Luís Montenegro, as divergências com Cavaco Silva, o processo da chegada da troika a Portugal, a relação com Paulo Portas, a sua própria forma de comunicar enquanto primeiro-ministro. Foi uma hora e meia de conversa no podcast Eu Estive Lá, do Observador, em que Pedro Passos Coelho mergulhou no período em que foi primeiro-ministro, e os momentos finais do governo socialista de José Sócrates, recordando, por exemplo, o telefonema que, ainda apenas como líder do PSD, no início de 2011 recebeu do então presidente do banco central europeu, Jean-Claude Trichet, “a falar bastante emocionado, aflito” e a perguntar “de que é que o País estava à espera para pedir ajuda externa”.
Entre lamentos sobre as vezes em que Cavaco Silva “desajudou” (apesar de reconhecer que o então Presidente da República salvou “o governo mais do que uma vez”), e um reconhecimento de que, enquanto primeiro-ministro, teve “problemas de comunicação realmente grandes”, as palavras mais duras desta entrevista foram para Paulo Portas, incluindo a revelação de que, a dada altura, a troika “percebeu que havia um problema com o CDS e passou a exigir cartas assinadas por Paulo Portas”. “Julgo que ele não sabe isto, mas, para impedir uma humilhação do ministro de Estado e dos Negócios Estrangeiros, obriguei o ministro das Finanças a assinar comigo e com ele a carta para as instituições.
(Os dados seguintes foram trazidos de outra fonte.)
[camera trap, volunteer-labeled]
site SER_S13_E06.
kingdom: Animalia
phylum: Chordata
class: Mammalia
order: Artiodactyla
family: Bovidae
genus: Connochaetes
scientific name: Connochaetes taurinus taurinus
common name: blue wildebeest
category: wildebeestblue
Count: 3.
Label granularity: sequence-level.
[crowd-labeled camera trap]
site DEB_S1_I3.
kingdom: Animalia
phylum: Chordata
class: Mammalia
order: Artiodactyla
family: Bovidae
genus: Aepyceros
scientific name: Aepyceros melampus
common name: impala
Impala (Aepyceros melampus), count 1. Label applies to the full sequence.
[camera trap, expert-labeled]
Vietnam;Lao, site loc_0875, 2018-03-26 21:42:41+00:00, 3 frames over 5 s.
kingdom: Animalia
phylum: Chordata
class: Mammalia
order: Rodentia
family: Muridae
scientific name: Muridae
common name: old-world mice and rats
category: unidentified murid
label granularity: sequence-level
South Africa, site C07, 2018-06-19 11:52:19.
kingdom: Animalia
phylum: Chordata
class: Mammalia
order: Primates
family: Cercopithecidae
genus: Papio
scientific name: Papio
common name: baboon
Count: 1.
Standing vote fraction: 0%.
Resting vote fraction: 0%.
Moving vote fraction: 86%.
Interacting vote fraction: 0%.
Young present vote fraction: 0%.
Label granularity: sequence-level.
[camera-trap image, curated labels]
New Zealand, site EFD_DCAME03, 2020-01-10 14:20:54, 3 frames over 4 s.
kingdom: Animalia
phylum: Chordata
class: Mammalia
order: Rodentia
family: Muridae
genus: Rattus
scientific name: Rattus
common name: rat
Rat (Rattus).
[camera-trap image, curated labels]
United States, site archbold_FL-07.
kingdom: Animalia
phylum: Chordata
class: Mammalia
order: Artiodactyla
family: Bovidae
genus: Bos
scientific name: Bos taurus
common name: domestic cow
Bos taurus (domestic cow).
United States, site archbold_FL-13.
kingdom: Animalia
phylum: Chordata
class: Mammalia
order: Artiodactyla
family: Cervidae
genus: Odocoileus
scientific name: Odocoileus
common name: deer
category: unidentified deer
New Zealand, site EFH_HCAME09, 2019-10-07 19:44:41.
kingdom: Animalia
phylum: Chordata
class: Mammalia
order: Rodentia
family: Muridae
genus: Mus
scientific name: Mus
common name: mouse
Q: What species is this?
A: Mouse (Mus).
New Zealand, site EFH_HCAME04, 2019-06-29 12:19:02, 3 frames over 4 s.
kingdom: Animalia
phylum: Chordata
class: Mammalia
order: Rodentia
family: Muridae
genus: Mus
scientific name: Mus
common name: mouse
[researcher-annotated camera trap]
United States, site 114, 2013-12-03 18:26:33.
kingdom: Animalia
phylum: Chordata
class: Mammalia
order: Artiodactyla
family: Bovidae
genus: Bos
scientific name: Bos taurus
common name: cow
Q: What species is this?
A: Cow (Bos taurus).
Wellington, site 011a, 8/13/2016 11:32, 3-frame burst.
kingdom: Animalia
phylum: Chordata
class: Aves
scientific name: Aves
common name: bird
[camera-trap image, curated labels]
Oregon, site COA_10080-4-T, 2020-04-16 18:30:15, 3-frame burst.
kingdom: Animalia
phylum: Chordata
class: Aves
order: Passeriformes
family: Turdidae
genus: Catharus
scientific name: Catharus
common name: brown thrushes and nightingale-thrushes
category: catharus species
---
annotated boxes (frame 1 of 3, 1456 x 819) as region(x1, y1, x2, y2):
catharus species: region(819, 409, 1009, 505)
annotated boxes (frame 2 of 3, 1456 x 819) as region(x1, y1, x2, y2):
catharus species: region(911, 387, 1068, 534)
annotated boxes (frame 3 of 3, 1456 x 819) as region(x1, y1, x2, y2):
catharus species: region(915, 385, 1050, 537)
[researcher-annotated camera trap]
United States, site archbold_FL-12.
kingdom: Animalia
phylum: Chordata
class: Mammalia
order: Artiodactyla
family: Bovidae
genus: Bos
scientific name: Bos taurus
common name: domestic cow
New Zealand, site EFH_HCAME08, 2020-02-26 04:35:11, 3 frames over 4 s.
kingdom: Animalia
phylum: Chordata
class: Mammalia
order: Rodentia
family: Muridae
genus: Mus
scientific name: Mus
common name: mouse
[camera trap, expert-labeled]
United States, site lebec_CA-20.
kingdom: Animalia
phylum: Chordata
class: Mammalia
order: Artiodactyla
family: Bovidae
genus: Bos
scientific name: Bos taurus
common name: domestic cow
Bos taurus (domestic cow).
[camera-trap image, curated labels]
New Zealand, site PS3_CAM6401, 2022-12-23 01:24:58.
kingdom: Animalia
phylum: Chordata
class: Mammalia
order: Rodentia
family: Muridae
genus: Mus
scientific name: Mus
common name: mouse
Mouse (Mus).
Assinámos os três. Paulo Portas não sabe disto. Não sabe que foi uma exigência minha, porque o que a troika exigia era uma carta dele, assinada por ele, porque não confiava nele.”
“Paulo Portas não tinha uma noção precisa, realista, de qual era o limite das nossas possibilidades”, continua Passos Coelho, lamentando que o CDS e Paulo Portas se tenham convencido que as “medidas gravosas” que o governo tomou só foram implementadas porque o PSD não defendia “devidamente os interesses do país junto da troika”.
Um dos períodos mais tensos da relação entre os parceiros de governação, ainda antes do pedido de demissão “irrevogável” de Paulo Portas, recorda Passos, foi durante as negociações para a sétima avaliação da troika ao memorando de ajustamento, quando foi preciso tapar um buraco de 1300 milhões na sequência do chumbo do Tribunal Constitucional a um conjunto de medidas previstas no Orçamento do Estado. O ex-primeiro-ministro acusa Portas de usar o termo “TSU dos pensionistas” de “forma deliberada” para criar “um sobressalto no país e uma revolta no País”. “O próprio CDS não tinha uma medida alternativa. Não a apresentava. Não aceitava aquela, mas não apresentava uma equivalente”, recorda Passos.
O antigo líder social-democrata lembra ainda que informou, na altura, o Presidente e o Conselho de Ministros que Portugal ia falhar a avaliação da troika porque Paulo Portas não a aceitava. “E, portanto, o que se passaria a partir daí era uma incógnita, mas uma incógnita limitada. A troika diria: ‘Então, se os senhores não querem fazer nada, também não querem mais dinheiro, com certeza. Então o que é que se viu? Para mim é um mistério, mas Paulo Portas mudou de opinião. Eu creio que foi o Presidente da República. Escreveu nas memórias que recebeu o doutor Paulo Portas nessa manhã antes do Conselho de Ministros e que ele mudou a sua opinião”.
“A última coisa que quero é andar a criar constrangimentos”
Houve tempo para considerar que o atual primeiro-ministro está ativamente a tentar “desligar-se” do passado desse tempo da troika, tanto da herança passista como do tempo em que ele próprio foi líder do grupo parlamentar do PSD. “[Montenegro] tornou-se uma possibilidade de liderança dentro do PSD pelo exercício que fez no Parlamento. De contrário, não creio que alguém se fosse lembrar dele por esse efeito. Teve essa oportunidade e trabalhou bem nela porque realmente foi um grande líder parlamentar. Portanto, ele faz parte dessa herança e desse legado. Em que medida é que ele se quer desconectar mais desse seu próprio passado também ou não, não sei. A mim parece-me que foi muito evidente durante os últimos tempos que houve essa preocupação de tentar desligar”, considerou.
Ainda sobre a relação com Luís Montenegro, Passos Coelho avisa ainda que não vai deixar de dizer o que pensa: “Ele saberá como é que quer fazer as coisas e a última coisa que quero é andar a criar constrangimentos. Agora, também não posso ser impedido de, de quando em vez, poder dizer alguma coisa do que penso. E eu penso pela minha cabeça, evidentemente.”